A strange thing began happening to her as she watched the picture. She knew what Kim Novak looked like, of course, but she had never really watched her before, or at least never studied her the way she was studying her now. What she was trying to do was to sort of superimpose a picture of herself up there on the screen beside the picture of Kim Novak, to see if they really did look at all alike. She finally decided that both Jerry Schneider and Marvin Krantz were out of their minds. Side by side, the images of Nora Feldman and Kim Novak bore no resemblance to each other whatever. To begin with, Nora was much shorter than Kim Novak. Nora’s hair was brown whereas hers was a pale blonde. Nora’s bust was nowhere as full. Nora’s legs were certainly not as good. Nor did her eyes, nose, or mouth look at all like the eyes, nose or mouth of Kim Novak. She didn’t even sound like her. She was about to tell Marvin how crazy she thought he was when the strange thing began happening.

As the picture got close to the end, Kim Novak was running along the cliff chasing an old lady in a wheelchair. It was pretty exciting and pretty funny at the same time, and Nora was laughing along with everyone else m the theater and of course was excited, but suddenly her heart began to pound so hard she thought it would push itself right out of her chest.

“Hey, easy,” Marvin said, and she realized she was squeezing his hand very tightly, so she dropped it and instead clasped both her hands together and discovered they were covered with sweat. It was then that Nora began to believe it.

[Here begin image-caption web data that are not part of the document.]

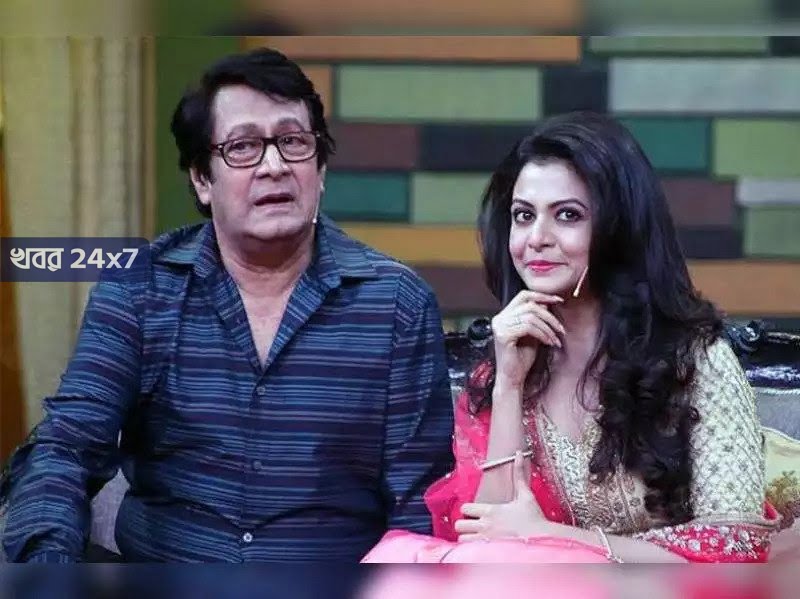koel mallick ranjit mallick covid positive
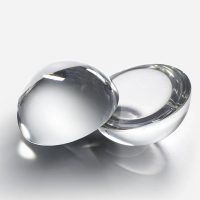 Hemispherical Lens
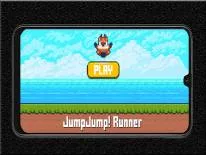 Cheats für JumpJump! Runner auf Android e iPhone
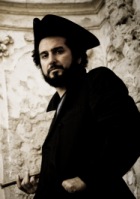 Vinicio Capossela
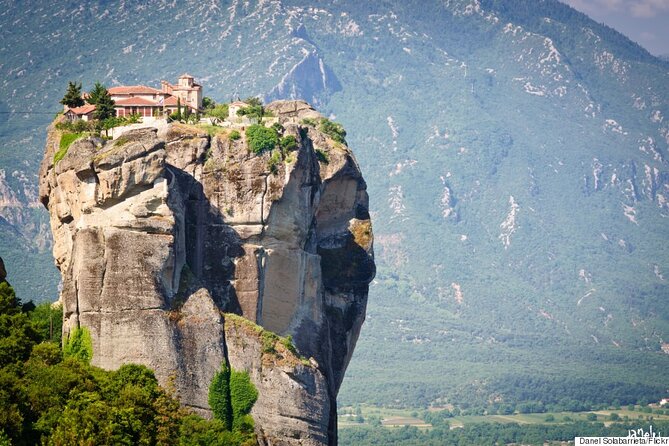 4day Spanish tour in Epidaurus Mycenae Olympia Delphi and Meteora - Who This Tour Is Best For (and Who Should Look Elsewhere)
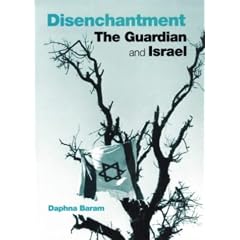 Disenchantment: The "Guardian" and Israel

It was then that she felt it was she who was chasing that old lady in the wheelchair, and not Kim Novak. Why, it’s true, she thought. We do look alike.

She was suddenly very scared and also son of pleased. She kept looking at the screen with a strange smile on her face. She’d always thought of herself as only herself, but now, well... now she realized that she did look very much like Kim Novak, who was a movie star. Little Nora Feldman from Knox Place looked like a movie star.

She shrugged.

Boy, she thought.

“Well, what do you think now?” Marvin asked as the house lights went up.

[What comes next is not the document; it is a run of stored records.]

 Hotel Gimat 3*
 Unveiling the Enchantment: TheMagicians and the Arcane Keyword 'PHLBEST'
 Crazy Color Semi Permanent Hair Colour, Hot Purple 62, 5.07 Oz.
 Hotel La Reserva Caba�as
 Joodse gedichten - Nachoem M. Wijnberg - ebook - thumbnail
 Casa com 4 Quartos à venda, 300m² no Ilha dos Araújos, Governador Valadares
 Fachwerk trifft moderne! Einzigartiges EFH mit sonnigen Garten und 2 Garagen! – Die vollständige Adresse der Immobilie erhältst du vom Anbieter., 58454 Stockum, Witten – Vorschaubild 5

“I don’t know,” Nora said.

That night, when Marvin took her home, she bleached her hair a pale blond.

If there was any remaining doubt in her own mind concerning her resemblance to Kim Novak, the bleaching of her hair settled it at once. On Saturday morning, when she went down to the candy store on Gun Hill Road to buy the Daily News, the owner of the store — whose name was Gregory but whom everyone called Gus — said to her, “You know something, Nora?”

“What, Gus?”

“With your hair this way, you look just like Kim Novak.”

“Thank you,” Nora said.

“It’s amazing,” Gus said. “You could be her twin sister.”

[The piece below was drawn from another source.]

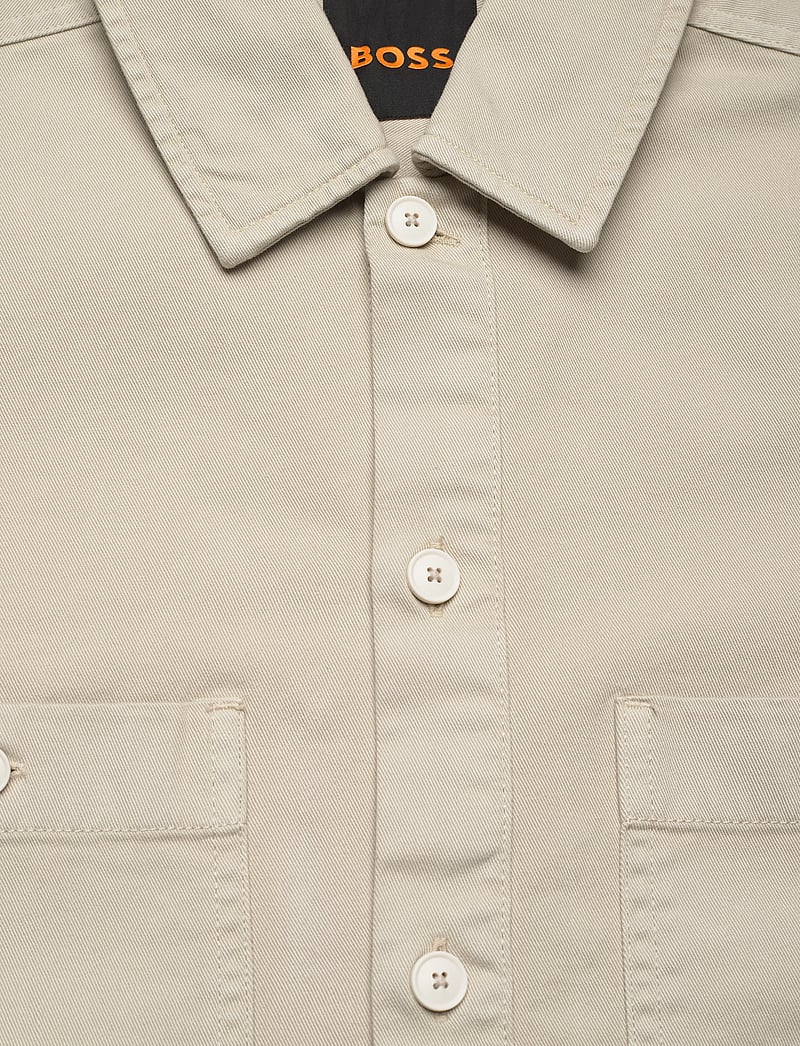 BOSS - Locky_2_M - light beige - 2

“Well, thank you,” she said, and walked home with her newspaper. At eleven o’clock, she went down for a walk in the park and was stopped five times by people she knew who told her that with her hair this way she looked just like Kim Novak. By Sunday, everyone in her neighborhood, which was bounded by Mosholu Parkway and Gun Hill Road, had grown used to the blond hair and the idea that she looked like Kim Novak, so no one else mentioned it to her. But on Monday morning, the man in the change booth of the Mosholu Parkway elevated station said to her, “Miss, you’re a dead ringer for Kim Novak,” and Nora thanked him and accepted her token, smiling. When she reached the office, Mr. Mergenthaler buzzed her and told her to come in at once with her pad, and she ran into his office and listened while he reeled off a list of things he wanted done in a hurry and then he looked up abruptly and said, “What the hell did you do to your hair?”